Syd Shores' daughter Nancy was also at the show and I introduced Nancy to Al, knowing Al was an old colleague and friend of Syd's while on the staff at Timely. Nancy and I then spent time talking to Stan Goldberg for a while, another friend of Syd's, before saying our goodbyes and parting.
|Stan Goldberg and Nancy Shores|
Here is photo from 2009 of Nancy with her dad's old boss!
|A Simon & Shores reunion! (February, 2009)|
I then stopped by Jerry Robinson's table and chatted a bit about his new biography, Jerry Robinson - Ambassador of Comics. I had done a small bit of Timely Comics help in both Jerry's and Jaffee's books above, and was thrilled they were finally in print.
I had one last stop to make. Across the aisle from Jerry Robinson was Joe Simon, holding court among piles of the just released Simon and Kirby Superheroes, a massive tome of some of the greatest hero comics of all time.
As the end of the show loomed, I approached Joe with my freshly purchased copy and Joe was more than happy to sign it for me.

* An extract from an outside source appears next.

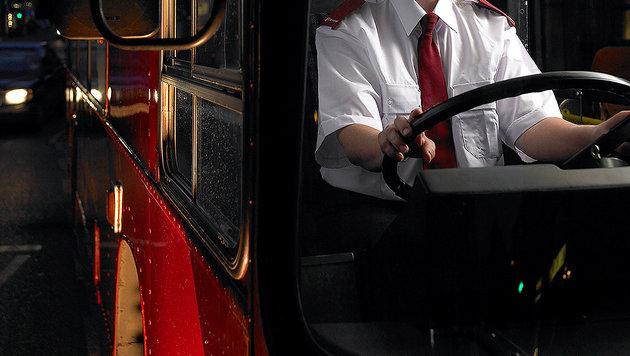 Elfjähriger kapert Linienbus und geht auf Fahrt (Bild: thinkstockphotos.de)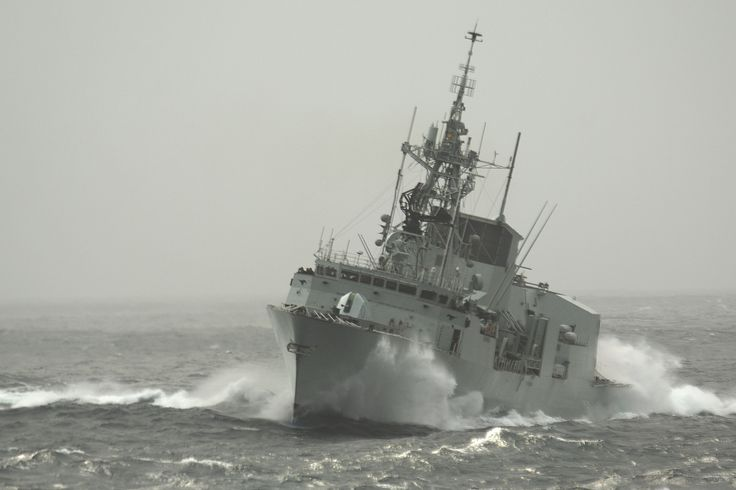Her Majesty's Canadian Ship (HMCS) Calgary while at sea off the coast of California October 25, 2007.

I slid the book across the table and he opened it up, uncapping a pen.
Just then there was a commotion as a small scooter approached Joe's table. It was Jerry Robinson. Jerry proceeded to get out of his conveyance and carefully made his way through a narrow space between tables, greeting Joe with a big hug.
Jerry greeting Joe
He then sat down next to Joe and they chatted as I used two hands to simultaneously photograph, videotape with a camcorder and even take video clips with a digital camera.
Below are two short video clips from that day. One captures Jerry arriving and greeting Joe. The other has them briefly chatting and comparing their relative ages! Sorry about the quality, this was not recorded in HD video.
At some point Jerry looked down at my book and asked Joe whether he was going to sign it. Joe placed his signature on the first page and passed the book over to Jerry, who added his own signature above Joe's.
Jerry watching Joe sign his name
Joe passing the pen to Jerry
Jerry looking at the page
Jerry adding his signature to the book
I was in awe. Two of the grandmasters of the medium had converged on my book and I realized that what I had witnessed was something very special.